Available records:
+===+

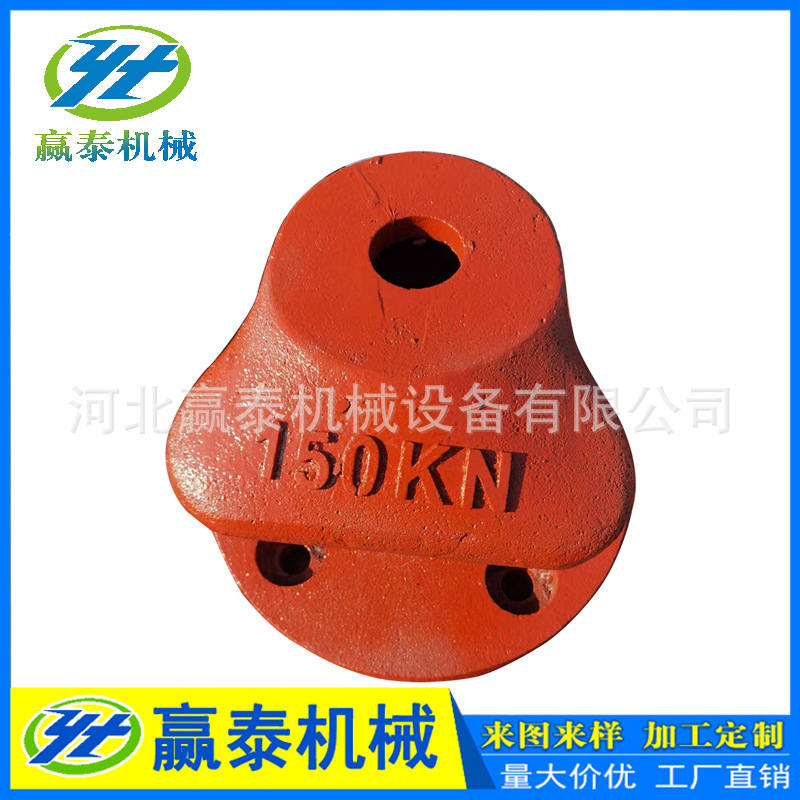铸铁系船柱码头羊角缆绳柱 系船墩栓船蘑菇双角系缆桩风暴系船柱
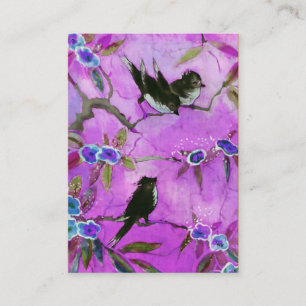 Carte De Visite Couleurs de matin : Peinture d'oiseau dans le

+===+

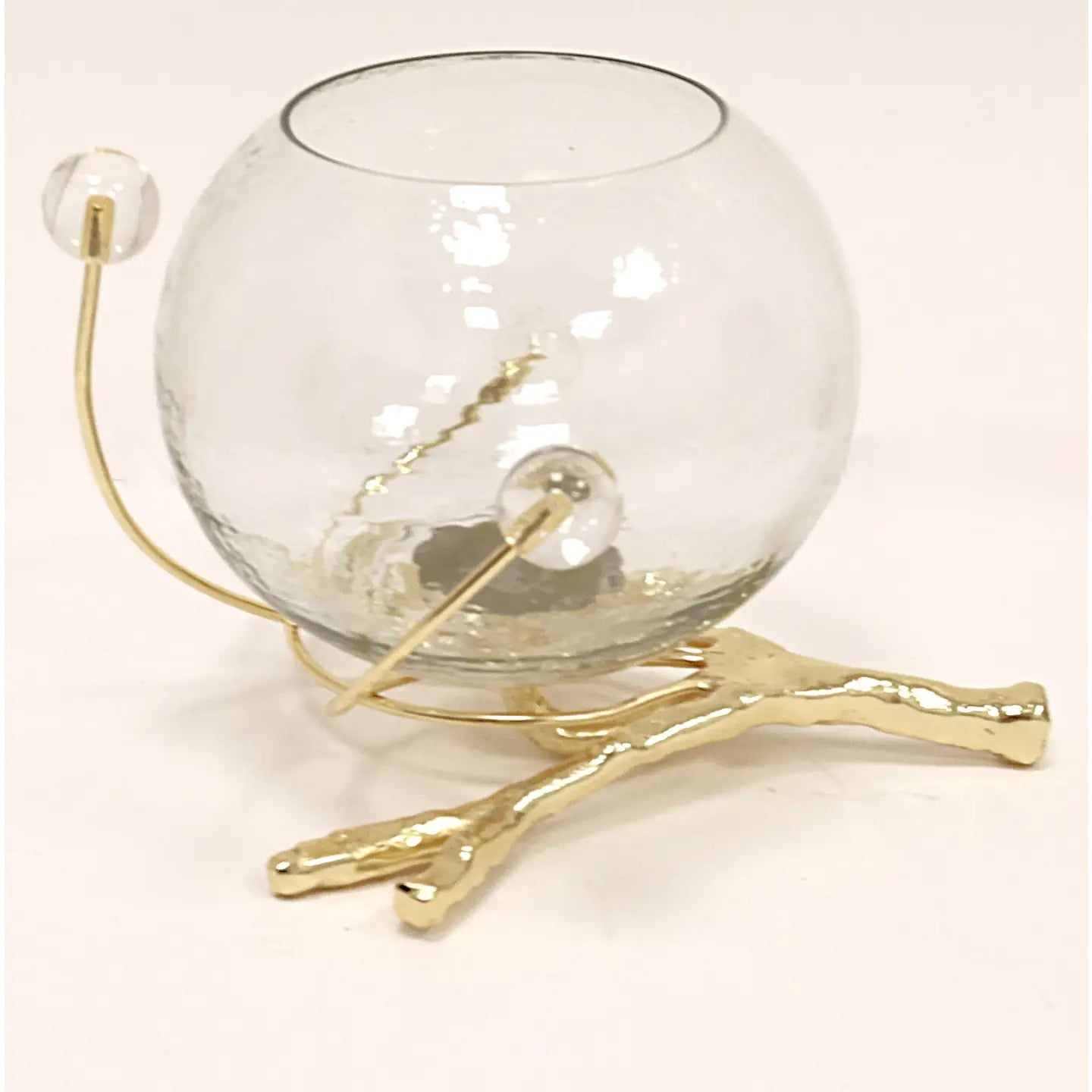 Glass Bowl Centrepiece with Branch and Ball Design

+===+

Directions:
Please output, exactly as written, the lines above from the one holding "铸铁系船柱码头羊角缆绳柱 系船墩栓船蘑菇双角系缆桩风暴系船柱" through the one holding "Carte De Visite", both included, with the pictures omitted.

Answer box:
铸铁系船柱码头羊角缆绳柱 系船墩栓船蘑菇双角系缆桩风暴系船柱
 Carte De Visite Couleurs de matin : Peinture d'oiseau dans le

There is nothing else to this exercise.